Fusions, fermetures et faillites aidant, le nombre de pharmacies est donc allé en diminuant : 5.098 au 1er janvier 2011, 4.929 au 1er janvier 2016. "Mais le maillage reste encore très dense , note Yannick Biot. Trop dense, même. Il va y avoir une sélection naturelle. Ces 5 dernières années, 1 officine a fermé, fusionné ou fait faillite tous les 10 jours. Je prédis que dans les années à venir, il s’agira d’une fermeture tous les 5 jours !" Et de poursuivre dans ses calculs prévisionnels.

"On est actuellement à une pharmacie pour 2.200 habitants. Quand on regarde leur rentabilité moyenne, on doit constater que pour arriver à un seuil acceptable de rentabilité, il faudrait arriver à un rapport de 1 pour 2.800 habitants. Ce qui suppose la disparition de quelque 750 officines dans les 10 prochaines années (d’où sa prédiction de 1 tous les 5 jours, NdlR.). Soit près de 130 à Bruxelles, 230 en Flandre et 390 en Wallonie."
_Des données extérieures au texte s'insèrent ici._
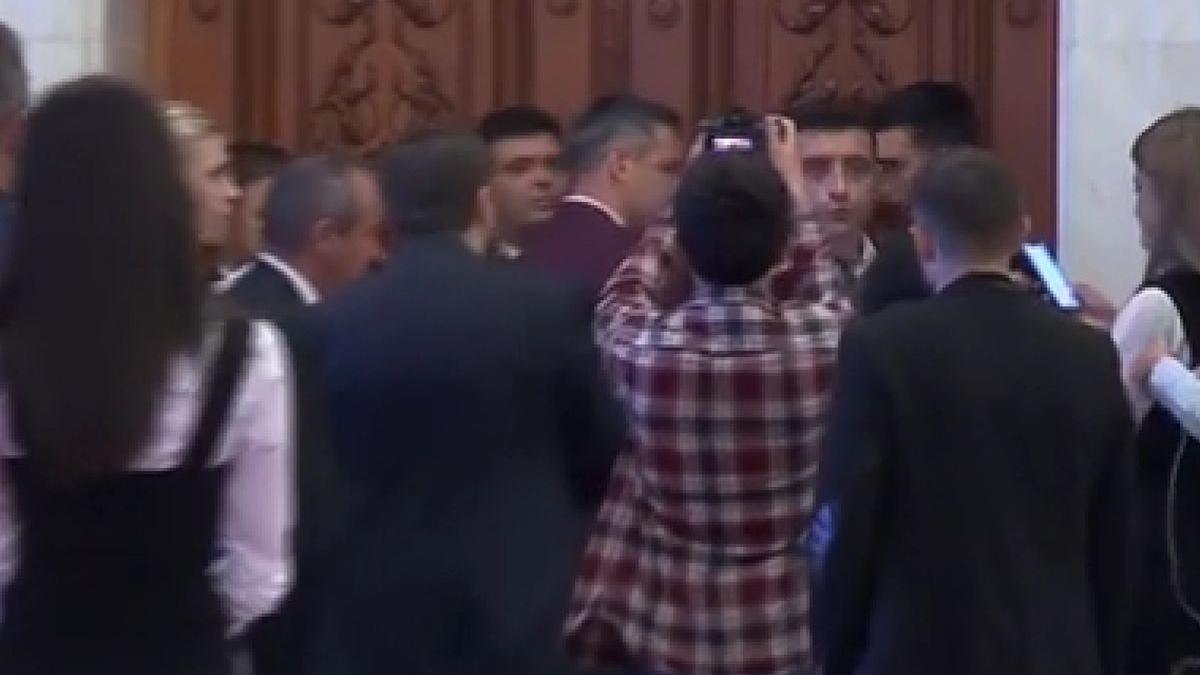 george simion forteaza usa marcel ciolacu scandal parlament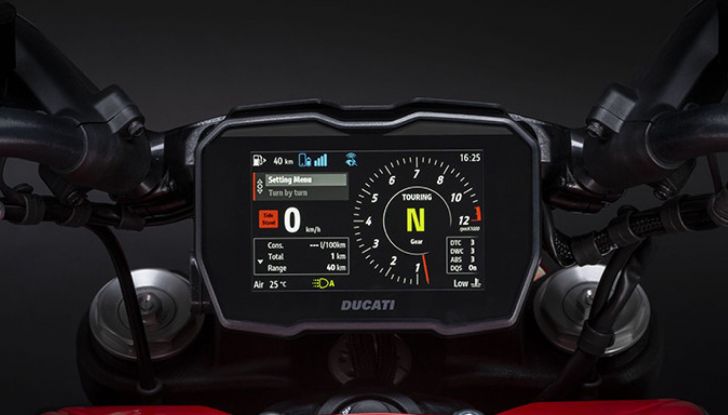 Diavel V4, lo stile Ducati vince nel mondo - Foto 16 di 16
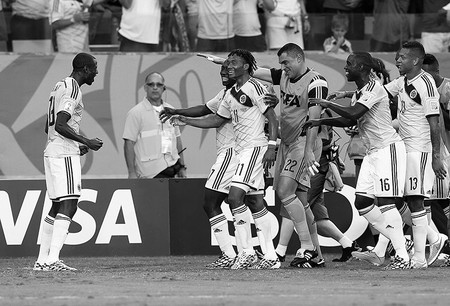 Juan Cuadrado, de Colombia, y sus compañeros, luego de anotar de penal ante Japón, en el estadio Arena Pantanal, en Cuiaba (Brasil). / Foto: Jose Coelho, Efe. Juan Cuadrado, de Colombia, y sus compañeros, luego de anotar de penal ante Japón, en el estadio Arena Pantanal, en Cuiaba (Brasil). / Foto: Jose Coelho, Efe.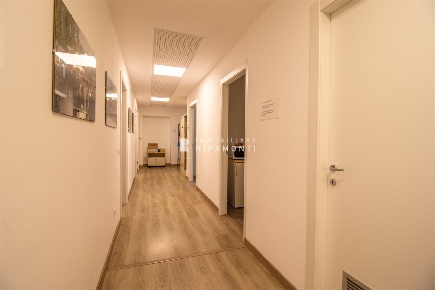 Foto Ufficio a Lecco Caleotto di 200 m² con 7 locali in vendita
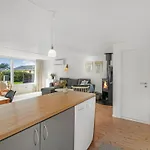 Reeta - 450m From The Sea By Interhome *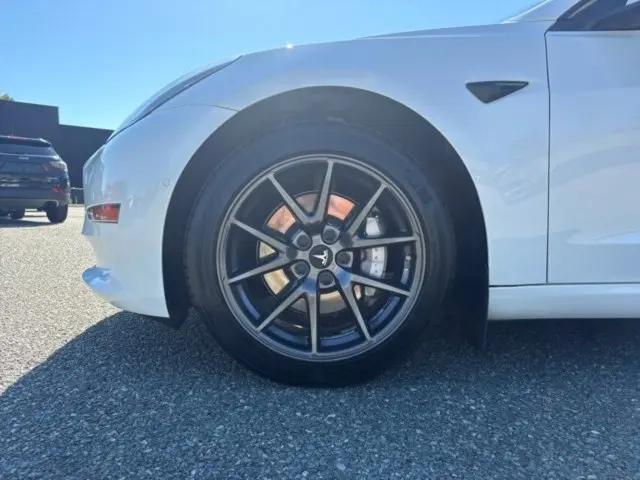 2022 Tesla Model 3 Long Range Dual Motor All-Wheel Drive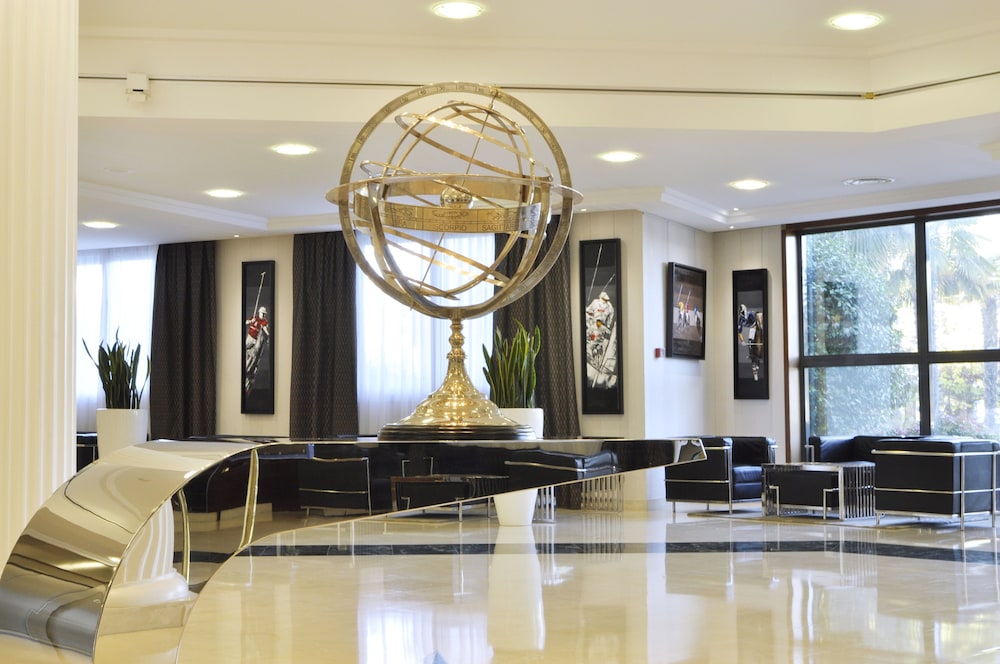 lobby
Davantage donc en Wallonie qu’en Flandre ou qu’à Bruxelles, "car elles y sont plus petites et fragiles".

Pour mémoire, la Belgique est, après l’Espagne, le deuxième pays d’Europe dont le réseau pharmaceutique est le plus dense : 44 officines pour 100.000 habitants. La France n’en compte que 30, l’Allemagne 25, les Pays-Bas 12.

Plus en détail : en Wallonie et à Bruxelles, il y a en moyenne une pharmacie pour 2.090 habitants. En Flandre, il y en a une pour 2.456 habitants. En France, c’est une pour 3.401 habitants.